__FRAGMENTO CITADO__

··········

# Conexión de un subwoofer activo



## vicentek6 (Dic 17, 2009)

Saludos! Soy nuevo por aquí, bastante limitado en electrónica, sobre todo de sonido, y agradecería que me echarais una mano.

Tengo un subwoofer activo panasonic SB-WA340 que contiene todos los amplificadores de los demás canales de un home theatre. Quiero reaprovecharlo para un amplificador Yamaha RX-V365. Mi pregunta es si podría conectar la salida sub del amplificador a las entradas del subwoofer, descartando (dejando al aire) todas los demás pines, y si es así que precauciones debería tomar, tener el teléfono de los bomberos cerca o cosas así. 

Os adjunto el diagrama del SB-WA340. 

Muchas gracias!


----------



## Juan Jose (Dic 17, 2009)

Hola. no tienes problemas si solo conectas la salida de audio de sub del sintoamplificador a la entrada sub del subwoofer activo. Por cierto, no puedo encontrar ese modelo esta bien?

Bueno, si tu subwoofer no tiene entrada de sub y solo tiene entrada R y L entonces sales del sintoamplificador con una salida de linea (bien puede ser la de grabacion) y listo. 

No es recomendable sacar la señal de los parlantes del sinto para ingresar a las entradas del sub a menos que este tenga una entrada de alta señal.

saludos y suerte

Juan Jose


----------



## vicentek6 (Dic 17, 2009)

Gracias por la rapidez 

Sí, sólo quiero gastar los pines SW (17) y A.GND del sub. Los demás los dejaré al aire, conectaré los otros altavoces que tengo directamente al receptor. El modelo formaba parte de un home theatre panasonic HT-850, bastante antiguo que en casa de un amiguete no se oía del todo mal.

··········

__TAREAS POR REALIZAR__
a – Enumera todos los modelos de equipos de audio que se mencionan en el hilo sobre la conexión del subwoofer activo.
b – Reproduce literalmente el pasaje del hilo sobre la conexión del subwoofer activo que va de "Tengo un subwoofer" a "modelo esta bien?".
c – Prosigue el hilo sobre la conexión del subwoofer activo a partir del punto en que se interrumpe.

··········

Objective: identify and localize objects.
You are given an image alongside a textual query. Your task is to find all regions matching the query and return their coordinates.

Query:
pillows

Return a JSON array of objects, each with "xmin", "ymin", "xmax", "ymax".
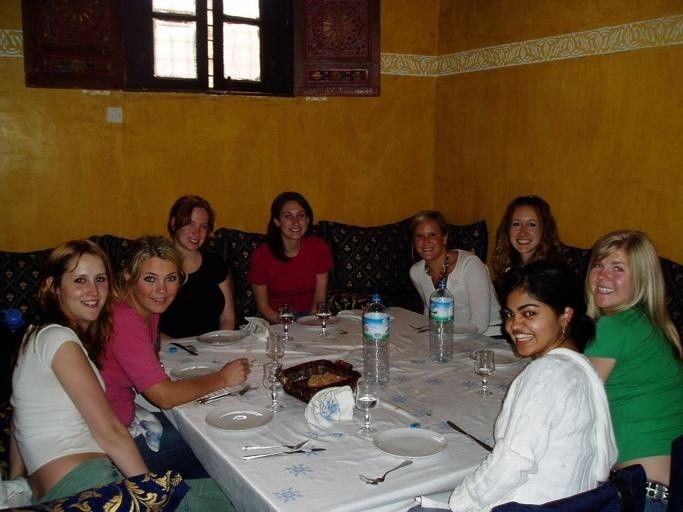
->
[
  {"xmin": 0, "ymin": 467, "xmax": 190, "ymax": 512},
  {"xmin": 227, "ymin": 223, "xmax": 322, "ymax": 317},
  {"xmin": 322, "ymin": 216, "xmax": 415, "ymax": 290},
  {"xmin": 1, "ymin": 235, "xmax": 101, "ymax": 321},
  {"xmin": 103, "ymin": 234, "xmax": 136, "ymax": 276},
  {"xmin": 413, "ymin": 218, "xmax": 488, "ymax": 264}
]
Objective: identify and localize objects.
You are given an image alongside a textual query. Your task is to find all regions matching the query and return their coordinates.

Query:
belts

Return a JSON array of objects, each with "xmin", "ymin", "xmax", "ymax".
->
[{"xmin": 609, "ymin": 468, "xmax": 670, "ymax": 504}]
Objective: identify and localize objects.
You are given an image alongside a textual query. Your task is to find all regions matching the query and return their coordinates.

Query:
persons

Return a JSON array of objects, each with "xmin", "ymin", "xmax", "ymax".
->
[
  {"xmin": 245, "ymin": 190, "xmax": 334, "ymax": 324},
  {"xmin": 157, "ymin": 192, "xmax": 236, "ymax": 341},
  {"xmin": 8, "ymin": 238, "xmax": 237, "ymax": 511},
  {"xmin": 488, "ymin": 193, "xmax": 595, "ymax": 354},
  {"xmin": 449, "ymin": 257, "xmax": 619, "ymax": 511},
  {"xmin": 407, "ymin": 209, "xmax": 504, "ymax": 339},
  {"xmin": 581, "ymin": 228, "xmax": 683, "ymax": 511},
  {"xmin": 97, "ymin": 233, "xmax": 251, "ymax": 481}
]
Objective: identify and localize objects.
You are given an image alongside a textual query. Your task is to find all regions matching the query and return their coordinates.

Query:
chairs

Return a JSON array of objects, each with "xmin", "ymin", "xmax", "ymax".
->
[
  {"xmin": 667, "ymin": 436, "xmax": 682, "ymax": 512},
  {"xmin": 491, "ymin": 464, "xmax": 648, "ymax": 512}
]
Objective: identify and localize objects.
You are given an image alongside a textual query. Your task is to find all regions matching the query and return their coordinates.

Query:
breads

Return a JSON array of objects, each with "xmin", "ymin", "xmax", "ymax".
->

··········

__LISTA DE RESPUESTAS__
a –
- Panasonic SB-WA340
- Yamaha RX-V365
- Panasonic HT-850

b –
Tengo un subwoofer activo panasonic SB-WA340 que contiene todos los amplificadores de los demás canales de un home theatre. Quiero reaprovecharlo para un amplificador Yamaha RX-V365. Mi pregunta es si podría conectar la salida sub del amplificador a las entradas del subwoofer, descartando (dejando al aire) todas los demás pines, y si es así que precauciones debería tomar, tener el teléfono de los bomberos cerca o cosas así. 

Os adjunto el diagrama del SB-WA340. 

Muchas gracias!


----------



## Juan Jose (Dic 17, 2009)

Hola. no tienes problemas si solo conectas la salida de audio de sub del sintoamplificador a la entrada sub del subwoofer activo. Por cierto, no puedo encontrar ese modelo esta bien?

c –
Type 1 way, 1 speaker, Bass-ref.
Speaker unit Woofer 17 cm cone type 6 ohm
Input power 240 W (Music)
Output sound pressure level 80 dB/W (1.0 m)
Frequency range 40 Hz–220 Hz (j16 dB)/45 Hz–180 Hz (j10 dB)
Dimensions (WtHtD) 160k450k424 mm
Mass 12 kg

Más adelante iré renovando el equipo, ahora iré tirando del frankestein éste...



> Bueno, si tu subwoofer no tiene entrada de sub y solo tiene entrada R y L entonces sales del sintoamplificador con una salida de linea (bien puede ser la de grabacion) y listo.



Bueno, pero éste si que tiene... Si no tuviera, ¿Le podría meter una entrada de línea, como tu bien dices, y él ya se encargaría de cortar las bajas frecuencias que le corresponden..?



> No es recomendable sacar la señal de los parlantes del sinto para ingresar a las entradas del sub a menos que este tenga una entrada de alta señal.



Las otras entradas del sub no las utilizaré, si no 

Gracias por tu respuesta, me he quedado más tranquilo.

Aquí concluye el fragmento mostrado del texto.